There are at least two Prolog systems with built-in support for sets of key-value pairs.

In ECLiPSe we can define named arguments for a compound, after which name{k1:v1, k2:v2} is mapped to name(…, v1, …, v2, …) where unspecified arguments are left unbound. This does not allow for dynamic key-value sets.
In SWI-Prolog, the same name{k1:v1, k2:v2} maps to a dynamic data type, represented as a compound with reserved functor:

(name, v1, k1, v2, k2).

Where keys are ordered such that many operations can be completed in O(log(N)).

With the Janus Python interface, we settled using

{k1:v1, k2:v2, ...}

optionally wrapped in a functor py/1. Note that wrapping is necessary because {} can both be an empty key/value set and an atom, which may be mapped to a string in the target languages. Note that this notation is syntactically compatible with the SWI-Prolog and ECLiPSe notation if the py is defined as a prefix operator.

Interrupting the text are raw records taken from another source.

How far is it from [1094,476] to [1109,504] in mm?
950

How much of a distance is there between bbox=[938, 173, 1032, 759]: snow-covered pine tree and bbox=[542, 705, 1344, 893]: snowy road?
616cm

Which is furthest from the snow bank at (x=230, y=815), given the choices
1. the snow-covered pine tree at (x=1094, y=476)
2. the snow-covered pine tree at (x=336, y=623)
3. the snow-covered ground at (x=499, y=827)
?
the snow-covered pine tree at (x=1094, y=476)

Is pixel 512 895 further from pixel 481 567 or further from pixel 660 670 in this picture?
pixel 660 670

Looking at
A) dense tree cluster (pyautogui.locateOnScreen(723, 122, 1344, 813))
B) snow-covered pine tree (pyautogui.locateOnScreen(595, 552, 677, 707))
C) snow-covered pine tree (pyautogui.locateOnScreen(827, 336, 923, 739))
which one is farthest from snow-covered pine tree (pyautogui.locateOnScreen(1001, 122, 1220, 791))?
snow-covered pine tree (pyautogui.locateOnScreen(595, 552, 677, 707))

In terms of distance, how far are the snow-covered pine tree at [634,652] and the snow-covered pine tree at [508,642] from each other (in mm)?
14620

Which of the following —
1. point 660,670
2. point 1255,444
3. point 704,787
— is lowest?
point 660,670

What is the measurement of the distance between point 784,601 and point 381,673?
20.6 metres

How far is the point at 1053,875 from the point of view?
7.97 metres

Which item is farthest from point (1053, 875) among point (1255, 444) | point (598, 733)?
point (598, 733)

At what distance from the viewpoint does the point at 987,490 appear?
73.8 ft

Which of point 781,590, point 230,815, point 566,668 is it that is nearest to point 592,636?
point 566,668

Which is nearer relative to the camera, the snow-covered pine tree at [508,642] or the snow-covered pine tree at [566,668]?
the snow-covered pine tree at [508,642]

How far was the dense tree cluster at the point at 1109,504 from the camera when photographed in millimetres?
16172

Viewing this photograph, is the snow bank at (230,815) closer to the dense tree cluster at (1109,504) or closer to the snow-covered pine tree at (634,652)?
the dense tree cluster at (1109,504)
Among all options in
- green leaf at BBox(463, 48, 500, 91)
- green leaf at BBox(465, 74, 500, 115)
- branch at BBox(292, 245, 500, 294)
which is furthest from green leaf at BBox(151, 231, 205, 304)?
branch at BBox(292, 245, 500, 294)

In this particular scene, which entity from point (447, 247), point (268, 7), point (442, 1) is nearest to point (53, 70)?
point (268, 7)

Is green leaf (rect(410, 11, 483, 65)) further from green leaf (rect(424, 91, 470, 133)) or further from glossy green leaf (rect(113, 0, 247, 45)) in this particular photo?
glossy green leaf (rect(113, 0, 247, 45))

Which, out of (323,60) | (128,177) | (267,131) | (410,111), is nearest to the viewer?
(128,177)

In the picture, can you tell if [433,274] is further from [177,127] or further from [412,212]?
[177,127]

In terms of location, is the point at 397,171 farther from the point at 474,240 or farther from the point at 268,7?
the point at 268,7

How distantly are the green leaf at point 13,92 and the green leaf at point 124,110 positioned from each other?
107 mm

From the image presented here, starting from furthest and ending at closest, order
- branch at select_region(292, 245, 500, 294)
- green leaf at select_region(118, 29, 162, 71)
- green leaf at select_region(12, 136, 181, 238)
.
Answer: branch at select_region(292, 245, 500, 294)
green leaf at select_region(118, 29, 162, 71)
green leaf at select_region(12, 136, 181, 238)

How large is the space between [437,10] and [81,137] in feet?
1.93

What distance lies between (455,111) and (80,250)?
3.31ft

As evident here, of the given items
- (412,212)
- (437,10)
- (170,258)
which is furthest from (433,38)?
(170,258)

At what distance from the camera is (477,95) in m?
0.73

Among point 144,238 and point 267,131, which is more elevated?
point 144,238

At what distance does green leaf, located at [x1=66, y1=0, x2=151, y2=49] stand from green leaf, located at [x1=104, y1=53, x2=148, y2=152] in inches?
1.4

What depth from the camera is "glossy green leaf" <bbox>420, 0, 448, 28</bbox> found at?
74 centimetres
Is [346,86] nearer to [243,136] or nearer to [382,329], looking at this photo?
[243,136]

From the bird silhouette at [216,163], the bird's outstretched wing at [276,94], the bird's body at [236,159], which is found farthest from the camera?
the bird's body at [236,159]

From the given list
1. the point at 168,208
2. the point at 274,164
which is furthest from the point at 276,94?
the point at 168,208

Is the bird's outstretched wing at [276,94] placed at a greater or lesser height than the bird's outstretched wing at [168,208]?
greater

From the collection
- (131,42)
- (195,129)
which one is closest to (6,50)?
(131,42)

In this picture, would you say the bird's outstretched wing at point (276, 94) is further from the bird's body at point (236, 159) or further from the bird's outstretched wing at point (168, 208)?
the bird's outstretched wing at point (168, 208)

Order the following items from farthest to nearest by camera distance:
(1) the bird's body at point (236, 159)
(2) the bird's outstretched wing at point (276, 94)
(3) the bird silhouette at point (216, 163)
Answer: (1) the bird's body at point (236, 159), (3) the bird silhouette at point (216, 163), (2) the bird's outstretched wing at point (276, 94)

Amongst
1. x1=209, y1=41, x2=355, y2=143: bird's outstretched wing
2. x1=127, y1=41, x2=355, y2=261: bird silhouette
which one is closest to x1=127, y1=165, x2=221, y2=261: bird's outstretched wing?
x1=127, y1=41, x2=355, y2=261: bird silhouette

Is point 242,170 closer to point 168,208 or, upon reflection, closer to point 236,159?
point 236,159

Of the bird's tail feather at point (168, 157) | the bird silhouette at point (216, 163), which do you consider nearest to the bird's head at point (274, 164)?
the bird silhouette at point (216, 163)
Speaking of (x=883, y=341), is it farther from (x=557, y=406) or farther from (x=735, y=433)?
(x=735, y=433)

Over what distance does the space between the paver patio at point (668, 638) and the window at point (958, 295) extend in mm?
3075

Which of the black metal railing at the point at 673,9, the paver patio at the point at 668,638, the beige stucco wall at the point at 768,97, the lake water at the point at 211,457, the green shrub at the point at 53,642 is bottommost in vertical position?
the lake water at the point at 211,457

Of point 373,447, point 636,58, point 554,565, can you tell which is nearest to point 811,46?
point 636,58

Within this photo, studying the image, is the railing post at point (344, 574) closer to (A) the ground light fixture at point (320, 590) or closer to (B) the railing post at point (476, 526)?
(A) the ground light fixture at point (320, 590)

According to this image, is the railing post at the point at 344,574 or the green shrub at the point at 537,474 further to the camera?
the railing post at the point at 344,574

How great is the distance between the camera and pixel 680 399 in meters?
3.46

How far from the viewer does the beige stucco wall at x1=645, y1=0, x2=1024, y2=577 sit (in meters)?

We propose to use the f({k1:v1, k2:v2, ...}) as the core of the key-value set representation, where we need to decide on f. Options:

Leave it to the user, optionally by letting the user declare admissible names.
Specify per source/destination, e.g., py{...} or json{...} The advantage of this is we deal with small differences. For example, Python has None where JSON has null.
Settle on a single, language neutral name. (In SWI-Prolog I tend to use #{…} for “anonymous” dicts).

Operations on dicts

While f{...} is easy to read and write, it needs an API to handle. Here are provisional predicates:

is_dict(@Term) is semidet. Type test.
dict_get(+Path, +Dict, -Value) is semidet. Get a Value from Dict. Path is either an atom or a term Key1/Key2/... to access values in tested dicts.
dict_get(+Path, +Dict, ?Value, -NewDict, +NewValue) is semidet. Replaces Value inside Dict by NewValue, returning a new dict.
dict_get_ex(+Path, +Dict, ?Value) is det. As dict_get/3, but raise an exception of a key does not exist.
put_dict(+Key, +DictIn, +Value, -DictOut) is det. Add or replace the value associated to Key
put_dict(+New, +DictIn, -DictOut) is det. Merge New into dict. DicttOut contains the union of the keys, with all keys that appear in both dicts with the associated the the value as it appears in New.
del_dict(+Key, +DictIn, ?Value, -DictOut) is semidet. Remove Key:Value from DictIn
dict_pairs(?Dict, ?Pairs) Similar to Univ (=..), translating between a dict and a list of Key-Value Pairs.

SWI-Prolog also defines

Dict1 :< Dict2 is semidet. True when all keys in Dict1 also appear in Dict2 and the values unify. This is useful for fetching multiple values efficiently.
Dict1 >:< Dict2 is semidet. True when the values of the shared keys can be unified. This implies the dicts are “compatible”.